Perhilitan wildlife assistant Daniel Rosli said he often took part in operations to catch tapirs.

He explained that two methods often used are the hole traps and surface traps.

“A hole trap, made by digging the soil, usually measures about 2m deep.

“Once trapped, we will remove some soil, allowing the animal to climb onto a surface trap placed nearby.

“The trap will then be loaded manually by the catchers onto a vehicle for transportation,” he said.

Nocturnal and solitary animals, tapirs are rarely aggressive and tend to avoid contact with humans, added Daniel.

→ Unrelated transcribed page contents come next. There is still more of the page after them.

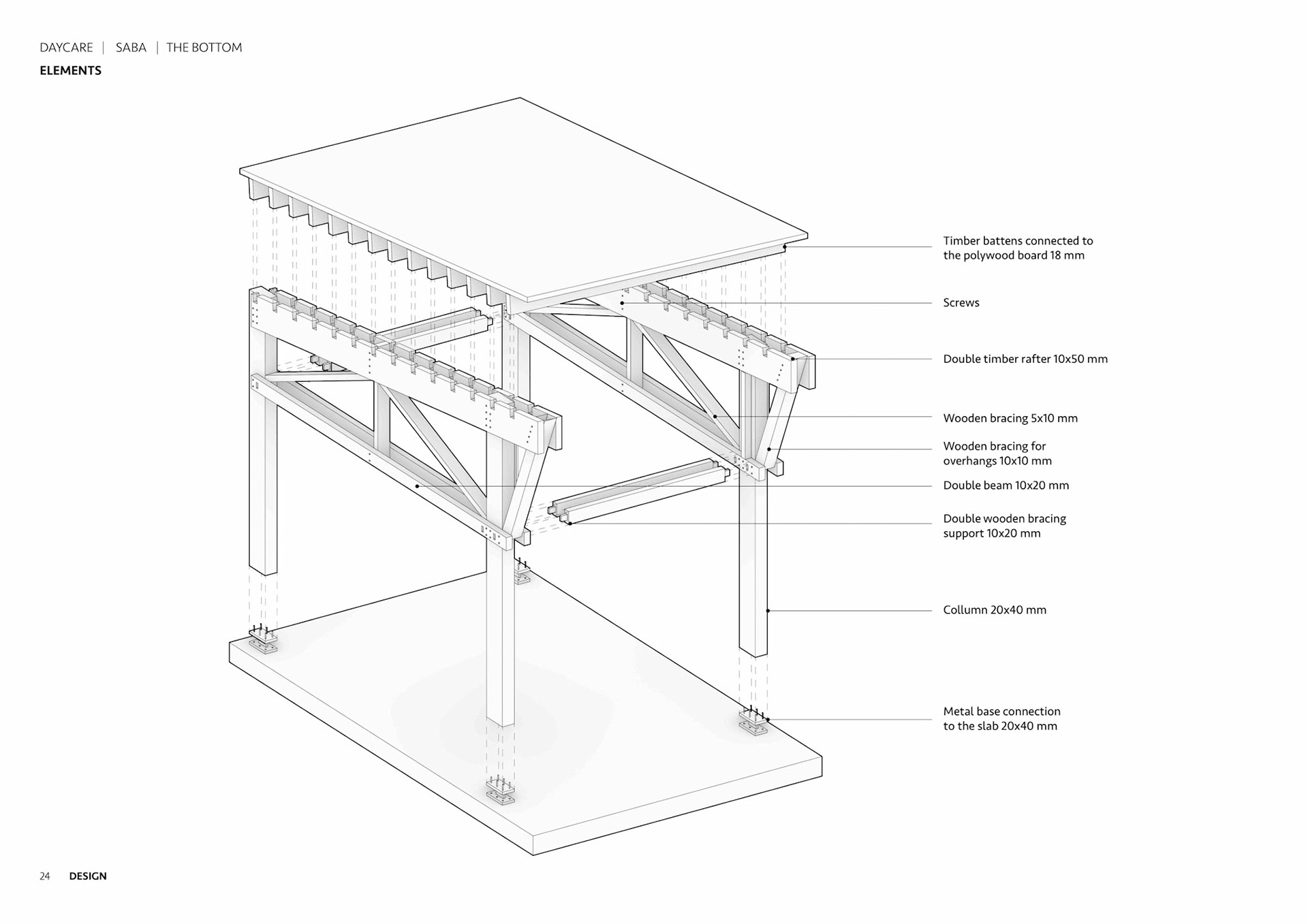 DAYCARE | SABA | THE BOTTOM
ELEMENTS

Timber battens connected to the polywood board 18 mm

Screws

Double timber rafter 10x50 mm

Wooden bracing 5x10 mm

Wooden bracing for overhangs 10x10 mm

Double beam 10x20 mm

Double wooden bracing support 10x20 mm

Collumn 20x40 mm

Metal base connection to the slab 20x40 mm

24 DESIGN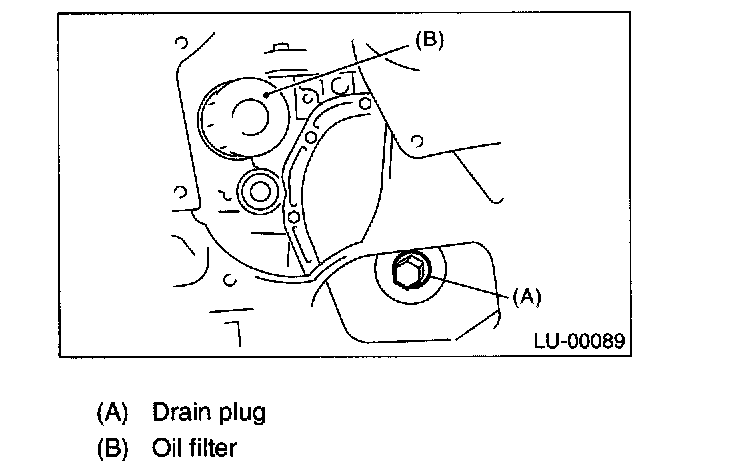 (B)

(A)

LU-00089

(A) Drain plug
(B) Oil filter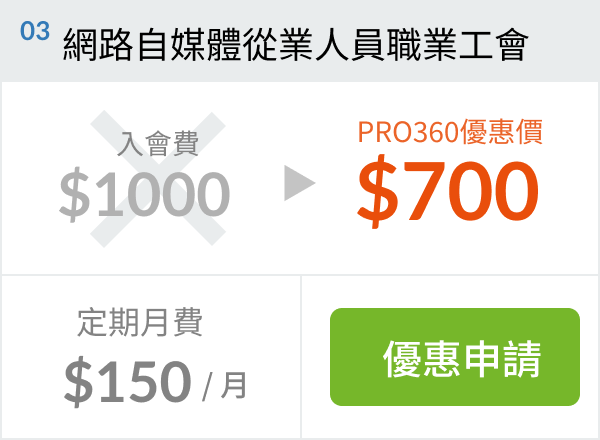 03 網路自媒體從業人員職業工會

入會費
$1000

PRO360優惠價
$700

定期月費
$150 / 月

優惠申請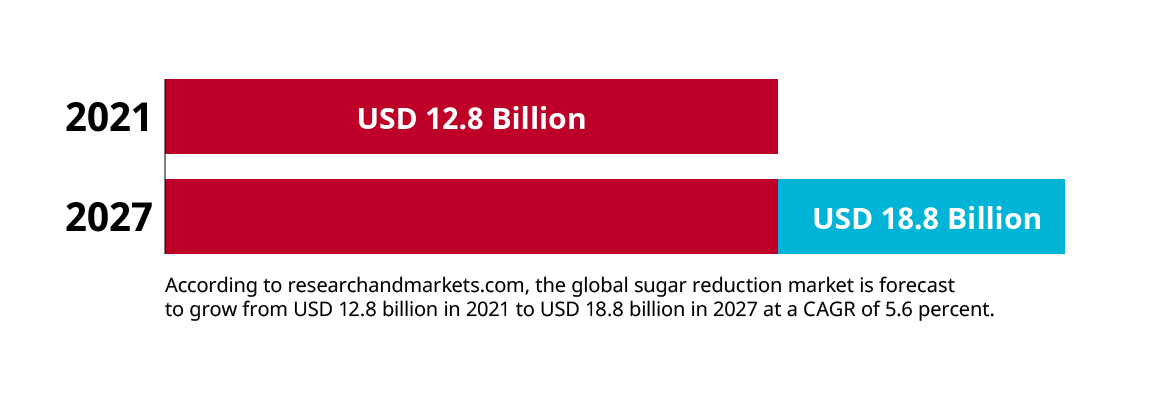 2021
USD 12.8 Billion
2027
USD 18.8 Billion

According to researchandmarkets.com, the global sugar reduction market is forecast to grow from USD 12.8 billion in 2021 to USD 18.8 billion in 2027 at a CAGR of 5.6 percent.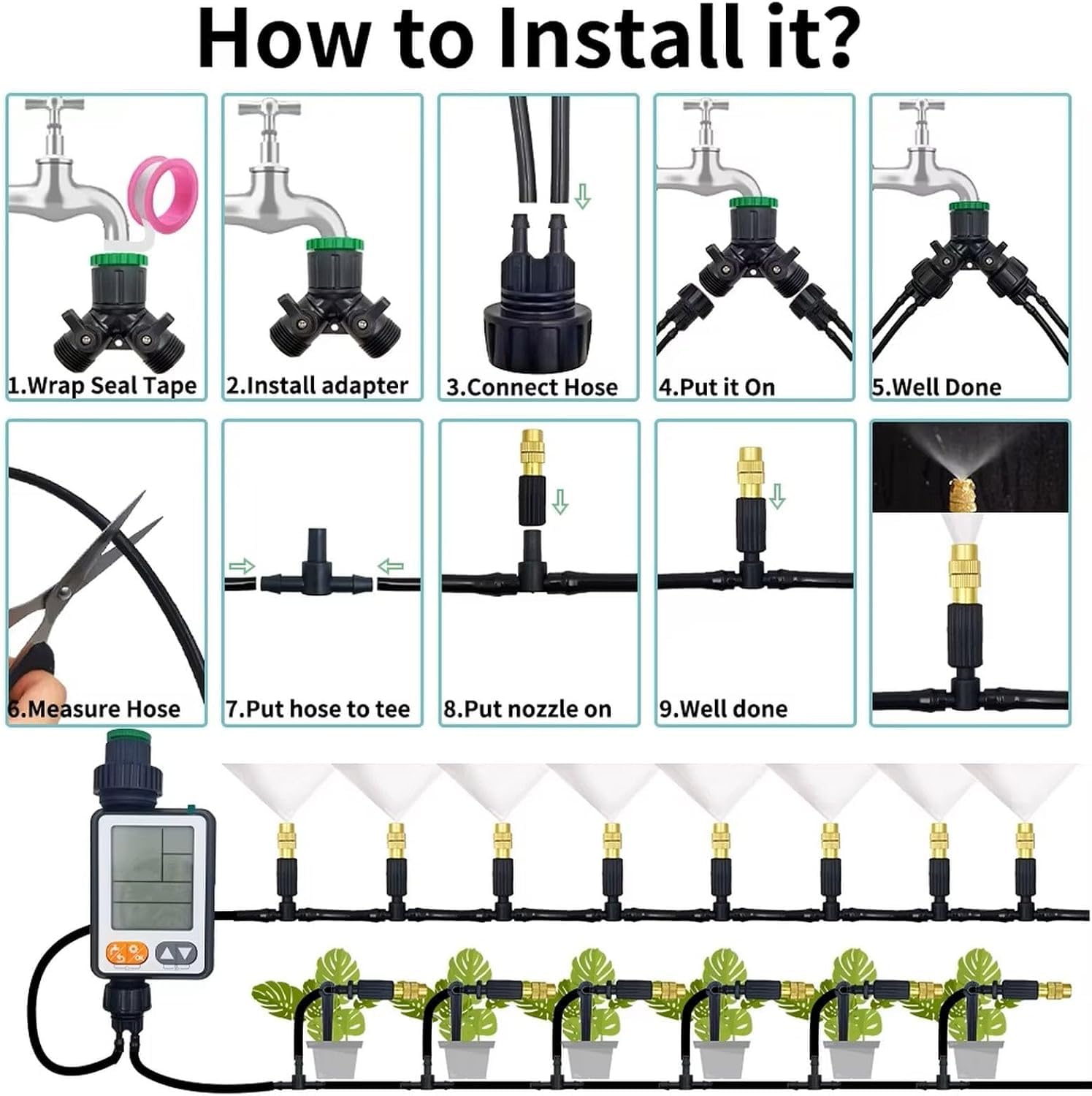 How to Install it?

1.Wrap Seal Tape

2.Install adapter

3.Connect Hose

4.Put it On

5.Well Done

6.Measure Hose

7.Put hose to tee

8.Put nozzle on

9.Well done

Collaboration and exchange

Muhd Adli said the Sungai Dusun centre regularly collaborates with universities and non-profits such as Universiti Putra Malaysia (UPM) and Malaysian Nature Society (MNS) on various research projects.

They also engage in exchange programmes with zoos, including Copenhagen Zoo in Denmark, to enhance their breeding programmes.

Workshops and collaborations have led to the development of the Malayan Tapir Conservation Action Plan 2021-2030, published by Perhilitan, which aims to guide conservation efforts and policymaking.

Dr Donny is researching diseases among tapirs as well as their reproduction, to understand the factors affecting their fertility and birth rates.

He is optimistic about the prospects of tapirs bred in captivity at the centre surviving in the wild.

“Tapirs are a prehistoric animal known for their high adaptability.

“There is a reason they have survived till now,” he said.

The dedicated efforts of the centre and Perhilitan personnel highlight the crucial need for continued support and global collaboration to preserve the Malayan tapir, ensuring its survival for future generations.

Though the centre is not open to walk-in visitors, those keen on visiting may submit a request to Perhilitan (wildlife.gov.my) for a special permit.